C. Registered and Used in Bad Faith
There is no question that the Respondent knew of the Complainant’s Marks when it registered the Domain Name in 2013 - the webpage underlying the Domain Name references the purchase of naming rights by the Complainant, which took place prior to the registration of the Domain Name (See Annex 12 to the Complaint). Moreover, the Complainant’s Registered Marks appear in several places on the webpage. Actual knowledge of the existence of trademarks of another, while registering a domain name that is confusingly similar to those trademarks (and in the absence of any rights or legitimate interests on the registrant’s part), is a clear display of bad faith. Therefore, the Panel has no hesitation in finding that registration was made by the Respondent in bad faith.
Paragraph 4(b)(iv) of the Policy provides that the following, in particular, will be evidence of use of a domain name in bad faith:
By using the Domain Name, the Respondent has intentionally attempted to attract, for commercial gain, Internet users to its web site or other on-line location, by creating a likelihood of confusion with the complainant’s mark as to the source, sponsorship, affiliation, or endorsement of your web site or location or of a product or service on your web site or location.
The above illustration requires the Panel to consider the following questions:
- Has the Respondent intentionally attempted to attract users to its website?
- Is the purpose of the website the Respondent’s commercial gain?

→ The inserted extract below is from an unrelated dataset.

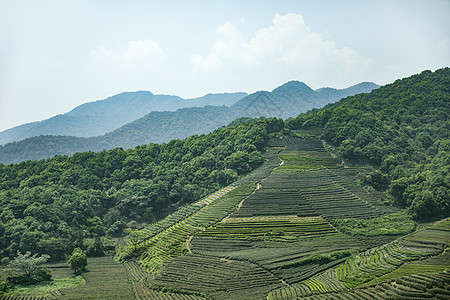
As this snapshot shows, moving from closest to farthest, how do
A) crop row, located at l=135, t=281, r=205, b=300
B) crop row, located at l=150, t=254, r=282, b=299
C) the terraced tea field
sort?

- Has the Respondent created a likelihood of confusion with the Complainant’s Registered Marks?
In the present case, the first two elements are easily met. The Panel is able to conclude from its function as a ticket sales service that the Respondent’s webpage was designed to attract Internet users for the purpose of commercial gain. The only way for the Respondent to sell tickets was to have users visit its webpage at the Domain Name. The Panel can easily infer that the Respondent has intentionally attempted to attract users to its Domain Name.

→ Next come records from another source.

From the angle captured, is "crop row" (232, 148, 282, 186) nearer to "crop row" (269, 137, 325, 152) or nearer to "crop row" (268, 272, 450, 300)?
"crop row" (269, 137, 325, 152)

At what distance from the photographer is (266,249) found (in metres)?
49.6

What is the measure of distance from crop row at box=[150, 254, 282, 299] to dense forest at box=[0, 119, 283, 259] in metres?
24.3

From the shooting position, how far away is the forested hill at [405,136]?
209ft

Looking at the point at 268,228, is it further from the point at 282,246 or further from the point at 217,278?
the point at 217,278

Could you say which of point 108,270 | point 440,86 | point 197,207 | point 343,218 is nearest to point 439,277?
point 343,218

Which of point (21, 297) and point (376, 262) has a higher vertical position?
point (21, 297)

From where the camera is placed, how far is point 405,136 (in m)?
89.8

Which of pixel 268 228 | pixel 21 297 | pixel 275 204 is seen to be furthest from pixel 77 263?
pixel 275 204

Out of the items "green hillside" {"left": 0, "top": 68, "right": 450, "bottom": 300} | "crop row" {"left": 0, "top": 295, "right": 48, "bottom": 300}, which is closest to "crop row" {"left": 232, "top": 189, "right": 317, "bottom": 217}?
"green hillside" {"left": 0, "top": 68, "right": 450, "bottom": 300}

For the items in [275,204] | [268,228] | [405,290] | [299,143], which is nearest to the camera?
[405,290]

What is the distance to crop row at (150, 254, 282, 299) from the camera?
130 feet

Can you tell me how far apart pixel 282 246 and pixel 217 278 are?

With respect to the third element, the Panel finds that the webpage underlying the Domain Name displays multiple attributes that would increase the likelihood of confusion by an Internet user and thereby allow the Respondent wrongfully to capitalize on the Complainant’s Marks. These attributes have been described above in Section 6.B. As also explained above, the Disclaimer does not adequately clarify that the Respondent has no affiliation with the Complainant, and therefore does not dispel the likelihood of confusion. The Respondent did not avail itself of the opportunity to explain its conduct, or to explain the contents of its webpage; the Panel infers that the Respondent had nothing useful to say in that regard. Accordingly, the Panel concludes that the Respondent is using the Domain Name in bad faith by attempting to attract Internet users for commercial gain by creating a likelihood of confusion with the Complainant’s Registered Marks.
On these grounds, the Panel finds that the Complainant has satisfied the requirements of the third element under paragraph 4(a) of the Policy.
For the foregoing reasons, in accordance with paragraphs 4(i) of the Policy and 15 of the Rules, the Panel orders that the Domain Name <ticketscomericatheatre.com> be transferred to the Complainant.